Istruzioni:
a. Rispondi alle domande sul comunicato di Coldiretti Sardegna riguardo all'agricoltura sarda:
(i) Quale materia prima importata per il pane carasau cita il titolo?
(ii) Che cosa, secondo l'apertura del comunicato, si dissangua lentamente?
(iii) Insieme a che cosa la varietà e la bontà delle produzioni agroalimentari figurano tra le ricchezze più importanti della Sardegna?
b. Prosegui il comunicato di Coldiretti Sardegna sull'agricoltura sarda dal punto in cui si interrompe.

Testo fornito:
----------

COLDIRETTI SARDEGNA: La lenta morte della Sardegna. Coldiretti denuncia: importiamo tutto, persino il grano per il pane carasau. Indispensabile un solido Piano di Rinascita

 

 

COLDIRETTI SARDEGNA

Comunicato stampa

La lenta morte della Sardegna

Coldiretti denuncia: importiamo tutto, persino il grano per il pane carasau.

Indispensabile un solido Piano di Rinascita

L’agricoltura sarda si dissangua lentamente e, con essa, rischia la morte l’intera economia dell’Isola. Si tratta di una constatazione amara, che sintetizza un processo che, giorno dopo giorno, impoverisce la nostra economia e sposta ricchezza verso altri paesi del mondo.

 

E’ infatti un dato di fatto, presente anche nel comune sentire della gente, che una delle ricchezze più importanti della Sardegna, assieme all’ambiente incontaminato ed alle bellezze naturalistiche, è l’enorme varietà e bontà delle sue produzioni agroalimentari. I due aspetti, indissolubilmente connessi, dovrebbero garantire alla nostra isola un’economia florida.

----------

Dati forniti:

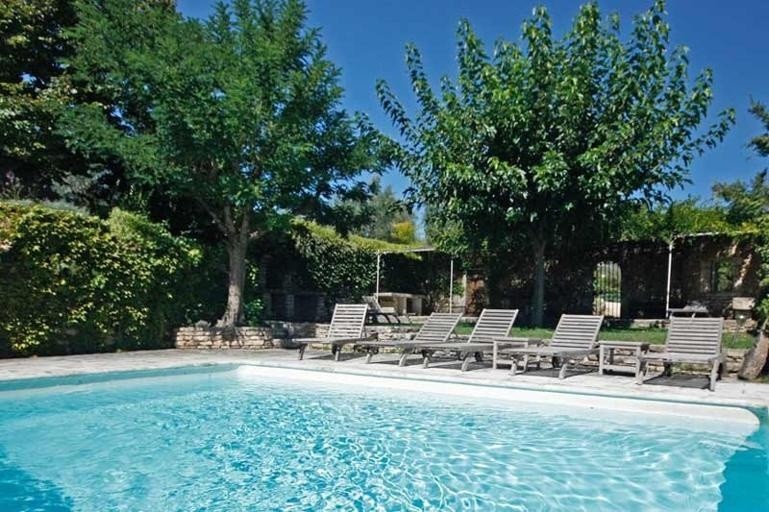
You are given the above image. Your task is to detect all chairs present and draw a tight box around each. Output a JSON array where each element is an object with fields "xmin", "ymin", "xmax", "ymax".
[{"xmin": 290, "ymin": 295, "xmax": 727, "ymax": 391}]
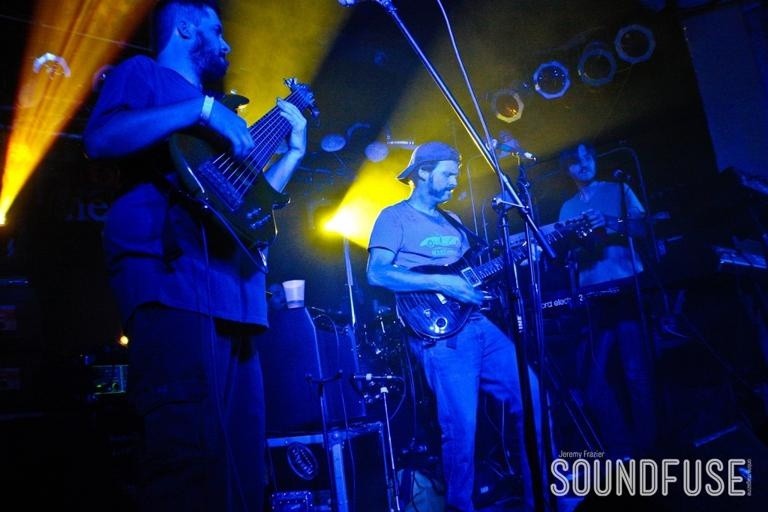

----------

Risposte punto per punto:
a.
(i) Il grano.
(ii) L'agricoltura sarda.
(iii) L'ambiente incontaminato e le bellezze naturalistiche.

b.
La denuncia

In realtà non è cosi: il grosso delle produzioni agroalimentari Sarde sono fatte con materie prime importate.

 

Un sistema folle nel quale ad esempio, nonostante il nostro comparto suinicolo abbia potenzialità produttive sufficienti a garantire l’autoconsumo, vediamo la quasi totalità di prodotti trasformati realizzati con carni estere.

 

Un sistema malato, nel quale persino le produzioni più tipiche, il pane carasau, sono fatte con materie prime di origine ignota.

 

Una follia che uccide il nostro tessuto produttivo primario e che porterà al collasso l’intero sistema economico isolano.

 

Infatti, in una Sardegna che piano piano perde pezzi di industria, che vede i poli chimici sempre più in difficoltà avviati verso la chiusura o verso una difficile riconversione, l’unico elemento che può consentirci di evitare il default  è la realizzazione di un sistema che garantisca ai nostri punti di forza, agroalimentare in primis, di funzionare come volano per il tessuto economico autoctono.

 

In altri termini, o si valorizza la capacità produttiva delle imprese Sarde, o si andrà verso un inesorabile declino, un’inarrestabile implosione che porterà la Sardegna intera alla desertificazione produttiva e sociale!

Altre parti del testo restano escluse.